» **Tekstgedeelte**
================

Barnabas roepen hun toehoorders op gehoor te geven te geven aan Jezus’ Boodschap. Ons doof houden voor die Boodschap brengt ons niet verder. Jezus spreekt ons aan op allerlei manieren, ook via mensen die wij ontmoeten en dingen die wij meemaken. Als we willen leven in zijn Geest, dan vraagt dat dat we ons voortdurend openstellen en alert zijn. Hoe kunnen we met elkaar meeleven en elkaar steun bieden, als we geen idee hebben van wat onze naasten bezig houdt en nodig heeft? Al is angst en de neiging ons af te sluiten voor het nieuwe en onbekende heel menselijk, we weten ook dat angst een slechte raadgever is. Zelfs jalousie is ons niet vreemd als reactie op de geestelijke – en materiële rijkdom van anderen, maar waar brengt het ons? In sommige landen staat persvrijheid onder druk. Mensen die een ander geluid laten horen dan de machthebbers aangenaam is, worden het land uitgezet, gevangen genomen en monddood gemaakt, zoals bv. Navalny. Berichten in de media geven ons dan een vertekend beeld van de werkelijkheid.

================

» **Aangeleverde gegevens**
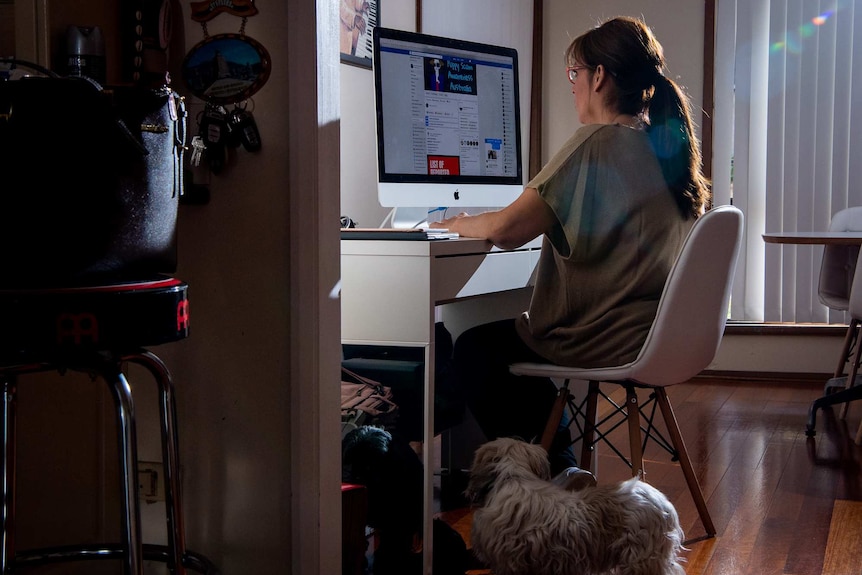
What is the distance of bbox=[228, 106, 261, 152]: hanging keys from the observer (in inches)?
63.1

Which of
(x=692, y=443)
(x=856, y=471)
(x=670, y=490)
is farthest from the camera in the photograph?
(x=692, y=443)

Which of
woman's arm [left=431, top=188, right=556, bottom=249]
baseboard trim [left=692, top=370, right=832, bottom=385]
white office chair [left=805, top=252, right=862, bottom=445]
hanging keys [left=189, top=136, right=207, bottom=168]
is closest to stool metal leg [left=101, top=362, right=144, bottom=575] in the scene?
hanging keys [left=189, top=136, right=207, bottom=168]

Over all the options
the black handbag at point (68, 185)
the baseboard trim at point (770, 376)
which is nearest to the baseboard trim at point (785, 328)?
the baseboard trim at point (770, 376)

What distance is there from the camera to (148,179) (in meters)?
1.21

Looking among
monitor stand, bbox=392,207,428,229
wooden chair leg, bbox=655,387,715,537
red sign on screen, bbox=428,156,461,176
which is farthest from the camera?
monitor stand, bbox=392,207,428,229

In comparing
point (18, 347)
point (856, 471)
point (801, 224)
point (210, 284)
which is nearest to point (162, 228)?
point (18, 347)

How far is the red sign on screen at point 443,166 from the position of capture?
93.1 inches

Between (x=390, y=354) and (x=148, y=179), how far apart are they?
2.92 feet

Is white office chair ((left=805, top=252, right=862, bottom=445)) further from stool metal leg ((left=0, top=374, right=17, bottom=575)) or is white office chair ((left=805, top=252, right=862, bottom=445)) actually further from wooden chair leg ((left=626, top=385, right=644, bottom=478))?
stool metal leg ((left=0, top=374, right=17, bottom=575))

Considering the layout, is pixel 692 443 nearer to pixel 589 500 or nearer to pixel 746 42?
pixel 589 500

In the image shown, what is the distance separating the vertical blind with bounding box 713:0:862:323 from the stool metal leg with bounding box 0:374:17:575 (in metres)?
3.88

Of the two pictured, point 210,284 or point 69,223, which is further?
point 210,284

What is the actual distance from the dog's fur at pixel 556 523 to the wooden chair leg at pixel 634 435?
21 cm

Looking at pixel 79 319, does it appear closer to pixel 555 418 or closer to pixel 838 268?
pixel 555 418
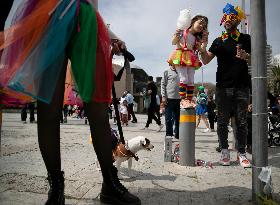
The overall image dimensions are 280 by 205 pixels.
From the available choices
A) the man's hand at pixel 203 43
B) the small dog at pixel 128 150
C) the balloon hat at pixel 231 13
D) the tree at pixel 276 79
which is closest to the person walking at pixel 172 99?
the man's hand at pixel 203 43

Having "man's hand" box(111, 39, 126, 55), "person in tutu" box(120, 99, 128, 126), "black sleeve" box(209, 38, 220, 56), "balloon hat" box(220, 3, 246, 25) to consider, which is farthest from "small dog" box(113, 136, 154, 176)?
"person in tutu" box(120, 99, 128, 126)

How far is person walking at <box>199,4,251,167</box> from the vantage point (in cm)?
427

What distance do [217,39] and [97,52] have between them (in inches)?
103

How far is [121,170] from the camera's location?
11.8 ft

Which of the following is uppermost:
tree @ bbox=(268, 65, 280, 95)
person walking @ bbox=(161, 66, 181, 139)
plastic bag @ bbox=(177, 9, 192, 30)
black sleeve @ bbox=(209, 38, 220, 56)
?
tree @ bbox=(268, 65, 280, 95)

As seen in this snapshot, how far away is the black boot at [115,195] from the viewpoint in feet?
7.66

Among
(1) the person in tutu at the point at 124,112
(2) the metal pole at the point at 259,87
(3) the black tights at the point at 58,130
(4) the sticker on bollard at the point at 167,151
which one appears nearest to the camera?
(3) the black tights at the point at 58,130

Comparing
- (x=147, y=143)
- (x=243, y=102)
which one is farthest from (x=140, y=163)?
(x=243, y=102)

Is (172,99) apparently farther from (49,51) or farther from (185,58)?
(49,51)

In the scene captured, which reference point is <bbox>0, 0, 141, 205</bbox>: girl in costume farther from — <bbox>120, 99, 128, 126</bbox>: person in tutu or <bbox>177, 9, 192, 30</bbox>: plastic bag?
<bbox>120, 99, 128, 126</bbox>: person in tutu

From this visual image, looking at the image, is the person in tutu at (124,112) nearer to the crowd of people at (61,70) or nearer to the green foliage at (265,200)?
the crowd of people at (61,70)

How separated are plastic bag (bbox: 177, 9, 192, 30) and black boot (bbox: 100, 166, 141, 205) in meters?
2.69

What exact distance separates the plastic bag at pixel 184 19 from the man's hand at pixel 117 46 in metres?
1.93

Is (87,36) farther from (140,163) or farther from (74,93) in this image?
(140,163)
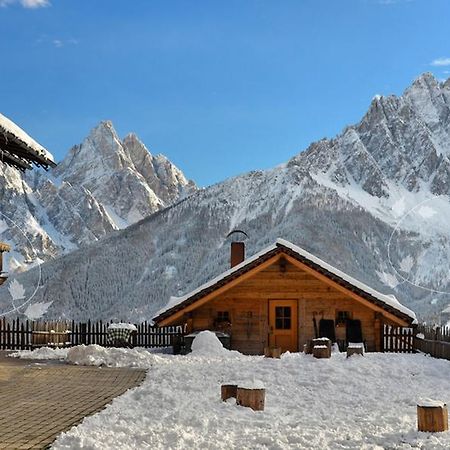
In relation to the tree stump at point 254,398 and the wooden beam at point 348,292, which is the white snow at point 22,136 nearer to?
the tree stump at point 254,398

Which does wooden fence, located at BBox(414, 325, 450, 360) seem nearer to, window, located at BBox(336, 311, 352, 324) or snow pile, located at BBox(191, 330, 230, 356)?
window, located at BBox(336, 311, 352, 324)

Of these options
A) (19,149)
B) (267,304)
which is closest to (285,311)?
(267,304)

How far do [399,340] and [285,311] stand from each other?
4219 millimetres

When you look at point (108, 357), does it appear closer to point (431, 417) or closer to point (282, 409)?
point (282, 409)

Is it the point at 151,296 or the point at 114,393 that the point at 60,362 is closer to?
the point at 114,393

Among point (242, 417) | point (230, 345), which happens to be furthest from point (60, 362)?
point (242, 417)

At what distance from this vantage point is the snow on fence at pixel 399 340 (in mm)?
25297

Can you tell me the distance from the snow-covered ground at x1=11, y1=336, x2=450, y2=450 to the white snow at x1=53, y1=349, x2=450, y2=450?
0.01 meters

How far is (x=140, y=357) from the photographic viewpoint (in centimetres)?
1905

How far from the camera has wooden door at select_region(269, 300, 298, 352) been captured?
83.8ft

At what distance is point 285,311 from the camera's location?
84.5ft

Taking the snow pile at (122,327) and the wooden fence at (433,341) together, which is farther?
the snow pile at (122,327)

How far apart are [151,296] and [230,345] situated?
10148cm

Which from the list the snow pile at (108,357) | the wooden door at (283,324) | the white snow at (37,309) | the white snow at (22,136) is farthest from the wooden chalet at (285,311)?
the white snow at (37,309)
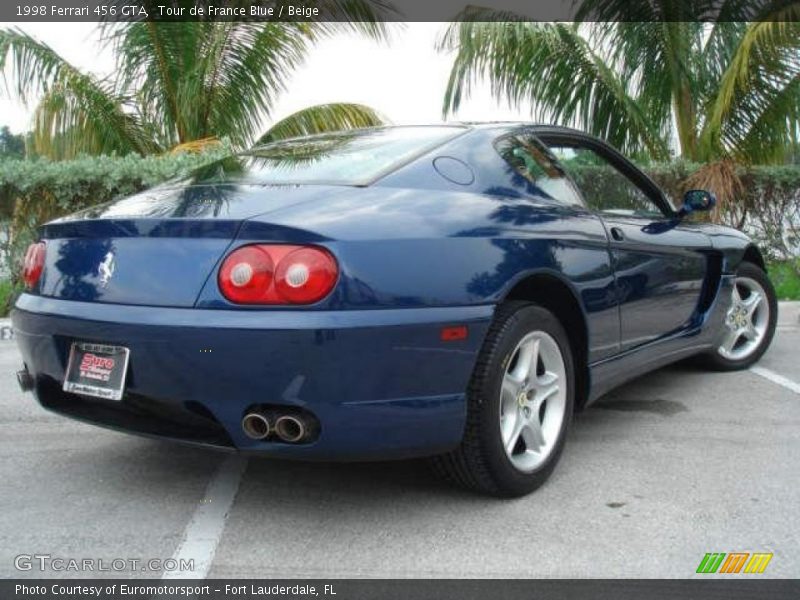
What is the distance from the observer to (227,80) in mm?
9656

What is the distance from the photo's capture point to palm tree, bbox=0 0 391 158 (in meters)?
9.34

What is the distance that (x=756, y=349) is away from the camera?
522 centimetres

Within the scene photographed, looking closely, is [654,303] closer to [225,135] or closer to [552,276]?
[552,276]

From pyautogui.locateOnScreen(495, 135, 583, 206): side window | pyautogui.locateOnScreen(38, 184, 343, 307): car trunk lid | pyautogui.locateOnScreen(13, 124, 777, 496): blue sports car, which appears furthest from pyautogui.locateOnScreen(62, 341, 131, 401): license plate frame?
pyautogui.locateOnScreen(495, 135, 583, 206): side window

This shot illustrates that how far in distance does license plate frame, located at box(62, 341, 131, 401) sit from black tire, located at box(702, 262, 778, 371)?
353cm

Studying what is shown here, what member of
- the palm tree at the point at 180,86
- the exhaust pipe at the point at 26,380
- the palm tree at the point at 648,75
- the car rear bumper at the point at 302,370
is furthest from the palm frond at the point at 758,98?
the exhaust pipe at the point at 26,380

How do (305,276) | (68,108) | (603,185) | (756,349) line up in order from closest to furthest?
(305,276)
(603,185)
(756,349)
(68,108)

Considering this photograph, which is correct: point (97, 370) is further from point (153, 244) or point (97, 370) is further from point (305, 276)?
point (305, 276)

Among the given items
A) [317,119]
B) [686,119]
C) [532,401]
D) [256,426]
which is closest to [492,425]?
[532,401]

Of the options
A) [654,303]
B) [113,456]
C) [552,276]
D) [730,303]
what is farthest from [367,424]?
[730,303]

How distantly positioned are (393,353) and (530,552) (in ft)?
2.50

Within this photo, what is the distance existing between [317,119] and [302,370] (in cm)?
773

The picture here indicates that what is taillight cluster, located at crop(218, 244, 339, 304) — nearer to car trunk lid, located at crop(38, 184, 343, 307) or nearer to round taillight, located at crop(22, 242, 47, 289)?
car trunk lid, located at crop(38, 184, 343, 307)
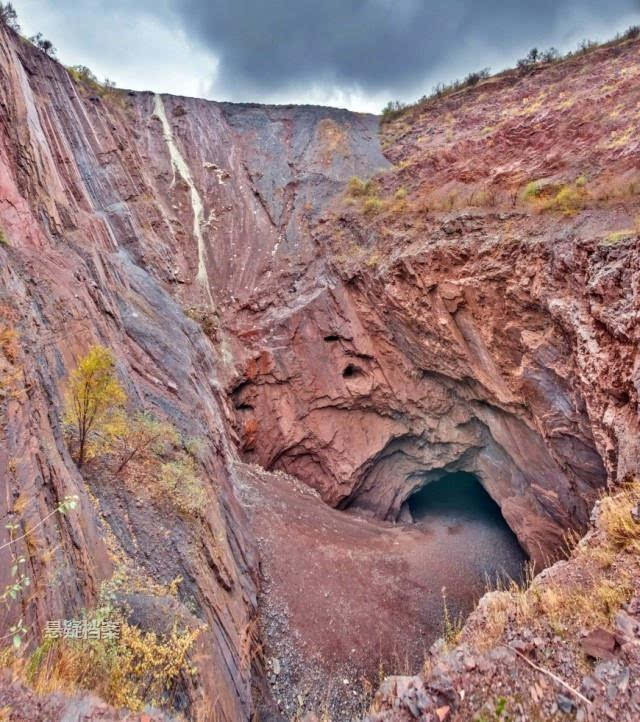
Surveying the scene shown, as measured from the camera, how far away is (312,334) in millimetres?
14250

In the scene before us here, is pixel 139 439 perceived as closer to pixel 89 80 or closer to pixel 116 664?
pixel 116 664

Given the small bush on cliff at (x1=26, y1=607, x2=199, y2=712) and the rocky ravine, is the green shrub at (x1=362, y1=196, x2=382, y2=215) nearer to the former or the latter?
the rocky ravine

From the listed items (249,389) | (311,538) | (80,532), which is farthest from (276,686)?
(249,389)

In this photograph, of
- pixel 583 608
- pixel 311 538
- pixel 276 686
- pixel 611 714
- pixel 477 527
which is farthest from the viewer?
pixel 477 527

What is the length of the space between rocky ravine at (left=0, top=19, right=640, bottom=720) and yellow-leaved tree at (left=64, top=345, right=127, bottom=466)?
0.29 m

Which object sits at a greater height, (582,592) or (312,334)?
(312,334)

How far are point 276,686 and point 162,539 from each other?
3.55 m

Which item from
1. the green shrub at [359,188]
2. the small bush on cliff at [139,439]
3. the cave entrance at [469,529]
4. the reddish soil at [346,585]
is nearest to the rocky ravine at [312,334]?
the reddish soil at [346,585]

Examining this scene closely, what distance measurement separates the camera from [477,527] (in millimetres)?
14062

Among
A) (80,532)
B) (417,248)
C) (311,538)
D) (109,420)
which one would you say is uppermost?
(417,248)

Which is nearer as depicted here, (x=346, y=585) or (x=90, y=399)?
(x=90, y=399)

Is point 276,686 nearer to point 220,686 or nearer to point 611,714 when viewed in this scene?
point 220,686
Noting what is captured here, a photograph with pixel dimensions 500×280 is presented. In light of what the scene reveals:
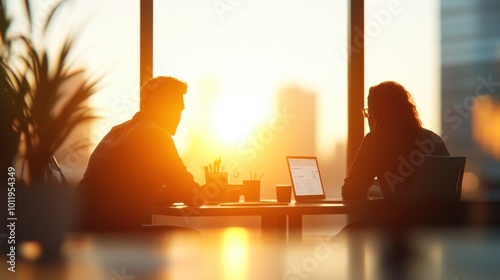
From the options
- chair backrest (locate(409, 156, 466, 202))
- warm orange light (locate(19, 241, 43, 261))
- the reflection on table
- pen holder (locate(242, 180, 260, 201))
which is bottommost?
the reflection on table

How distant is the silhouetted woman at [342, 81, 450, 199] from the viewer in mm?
3877

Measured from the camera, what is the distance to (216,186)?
4.25m

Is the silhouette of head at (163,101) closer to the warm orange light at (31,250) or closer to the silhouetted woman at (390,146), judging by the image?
the warm orange light at (31,250)

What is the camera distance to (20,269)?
3.75 m

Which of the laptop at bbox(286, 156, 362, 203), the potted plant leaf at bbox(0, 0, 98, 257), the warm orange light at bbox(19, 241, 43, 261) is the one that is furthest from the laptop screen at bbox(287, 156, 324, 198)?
the warm orange light at bbox(19, 241, 43, 261)

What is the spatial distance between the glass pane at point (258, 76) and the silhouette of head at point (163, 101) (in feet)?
6.30

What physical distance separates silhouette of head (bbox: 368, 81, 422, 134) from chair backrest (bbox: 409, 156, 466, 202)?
32cm

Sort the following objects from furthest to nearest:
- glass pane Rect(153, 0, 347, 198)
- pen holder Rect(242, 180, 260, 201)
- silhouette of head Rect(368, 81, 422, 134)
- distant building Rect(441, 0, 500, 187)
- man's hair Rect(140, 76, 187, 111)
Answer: distant building Rect(441, 0, 500, 187), glass pane Rect(153, 0, 347, 198), pen holder Rect(242, 180, 260, 201), silhouette of head Rect(368, 81, 422, 134), man's hair Rect(140, 76, 187, 111)

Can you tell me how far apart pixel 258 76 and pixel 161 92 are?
240cm

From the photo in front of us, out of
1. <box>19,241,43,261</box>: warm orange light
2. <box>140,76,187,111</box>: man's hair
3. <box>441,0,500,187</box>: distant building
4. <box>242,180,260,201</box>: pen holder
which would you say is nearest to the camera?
<box>19,241,43,261</box>: warm orange light

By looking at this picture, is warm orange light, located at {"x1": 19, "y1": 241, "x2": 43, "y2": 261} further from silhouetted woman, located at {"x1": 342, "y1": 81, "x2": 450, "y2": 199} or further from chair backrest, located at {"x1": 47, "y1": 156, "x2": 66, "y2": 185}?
silhouetted woman, located at {"x1": 342, "y1": 81, "x2": 450, "y2": 199}

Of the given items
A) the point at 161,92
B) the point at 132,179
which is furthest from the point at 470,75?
the point at 132,179

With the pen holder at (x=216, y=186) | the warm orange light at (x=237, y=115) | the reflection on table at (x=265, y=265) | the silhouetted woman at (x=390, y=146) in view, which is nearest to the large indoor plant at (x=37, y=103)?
the reflection on table at (x=265, y=265)

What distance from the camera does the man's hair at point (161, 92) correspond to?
152 inches
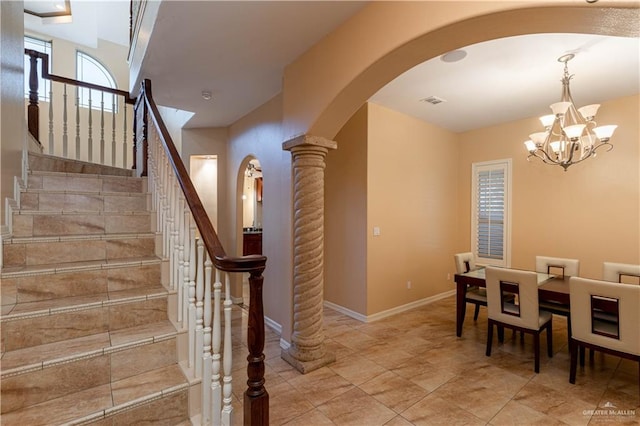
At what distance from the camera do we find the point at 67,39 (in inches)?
208

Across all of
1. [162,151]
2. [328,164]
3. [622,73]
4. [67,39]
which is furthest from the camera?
[67,39]

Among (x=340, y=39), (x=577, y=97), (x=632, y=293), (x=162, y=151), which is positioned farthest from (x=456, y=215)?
(x=162, y=151)

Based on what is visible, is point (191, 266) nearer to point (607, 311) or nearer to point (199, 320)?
point (199, 320)

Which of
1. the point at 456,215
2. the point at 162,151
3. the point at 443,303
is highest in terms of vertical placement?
the point at 162,151

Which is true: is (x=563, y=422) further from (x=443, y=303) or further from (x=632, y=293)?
(x=443, y=303)

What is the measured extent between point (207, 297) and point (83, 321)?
2.60 feet

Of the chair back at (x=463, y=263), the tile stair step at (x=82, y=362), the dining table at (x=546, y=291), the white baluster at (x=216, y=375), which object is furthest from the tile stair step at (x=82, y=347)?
the chair back at (x=463, y=263)

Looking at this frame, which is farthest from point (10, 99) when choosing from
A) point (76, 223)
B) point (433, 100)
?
point (433, 100)

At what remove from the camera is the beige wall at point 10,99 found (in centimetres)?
196

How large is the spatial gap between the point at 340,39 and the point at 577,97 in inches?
138

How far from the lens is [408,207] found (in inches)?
175

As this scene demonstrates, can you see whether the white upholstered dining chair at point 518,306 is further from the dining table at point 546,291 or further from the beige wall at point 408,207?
the beige wall at point 408,207

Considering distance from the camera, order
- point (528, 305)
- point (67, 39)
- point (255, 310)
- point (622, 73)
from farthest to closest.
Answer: point (67, 39), point (622, 73), point (528, 305), point (255, 310)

================

» **Uit te voeren**
Hervat de tekst over het gehoor geven aan de boodschap van Jezus en schrijf verder vanaf de laatste zin.

» **Uitvoer**
Als Jezus zijn leerlingen uitnodigt om Hem ons vertrouwen te schenken en Hem te volgen , dan belooft Hij hen niet alleen naar grazige weiden te brengen, maar zelfs eeuwig leven te schenken. Dat leven waar Jezus op doelt is niet alleen de toekomst die ons wacht, maar ook ons leven hier en nu: nl. het vertrouwen dat God ons nabij blijft en met ons meegaat op onze wegen, zoals Jezus dat zijn naasten heeft laten ervaren. Eeuwig leven is leven in het besef dat de Geest van God liefde is en dat het ook ons gegeven wordt die liefde door te geven aan anderen, als wij erom vragen. Als wij ons afvragen aan wie wij in ons dagelijks leven ons volle vertrouwen geven, dan beperkt zich dat meestal tot de kleine kring van mensen die ons het meest na staan, zoals een partner, bepaalde familieleden en echte vrienden. Die vertrouwensband is er niet vanzelf gekomen, die is langzaam opgebouwd en gegroeid in de loop der jaren, door regelmatig contact met elkaar en ontmoetingen waarin we ons lief en leed met elkaar hebben kunnen delen. Is dat ook niet een voorwaarde voor een vertrouwensband met Jezus en met God die Hij zijn hemelse Vader noemt? AMEN.